Australian PM's WeChat account hijack highlights risk in Asia dealings

News reports indicate that Prime Minister Scott Morrison's WeChat account - more likely his China Mainland Weixin account - has been hijacked.

As is often the case in Asia, everything is not always what it seems.

The PMs account appears to be a Weixin account, registered using a China Mainland mobile number. The registrant, a Mr Ji, seems to have been operating the account for the PM, a fairly common practice to circumvent Weixin user rules.

Mr Ji is alleged to have transferred the account (with its 75,000 followers) to Fuzhou 985 Information Technology in breach of Weixin rules. Tencent Weixin doesn't seem to care.

So, it seems it was never PM Morrison's account and he relied on Mr Li operating the account in good faith in accordance with his wishes.

Restrictions on foreigners doing business in Asia often requires the use of corporate structures or nominees to deliver control of an asset - whether a company or a social media account. The use of a bare nominee sits at the riskier end of the asset control spectrum, as PM Morrison seems to have found out.

With a bare nominee arrangement, the foreigner is reliant on the nominee acting in accordance with their wishes (usually for a fee), knowing that legally, in many Asian countries, there is no recourse if the nominee suddenly decides to act as if the asset (in this case, a social media account) is their own property to use or sell.

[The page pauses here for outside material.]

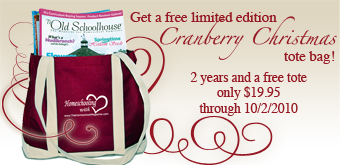 Receive a free cranberry and cream Homeschooling with Heart tote bag and a 2-year subscription to The Old Schoolhouse Magazine for just $19.95--through October 2, 2010.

This issue often arises with shareholdings or land purchases. When things go wrong, the foreigner is unable to bring local court proceedings as they would need to rely on an illegal arrangement to prove their ownership.

Typically, the use of corporate structures with different voting rights delivers control while not offending local foreign ownership legislation which often focuses on shareholding percentages, and not control, as the determining factor.

However, this is less useful with social media accounts where a local phone number is required for registering the account. Key in these circumstances would be control of the phone number.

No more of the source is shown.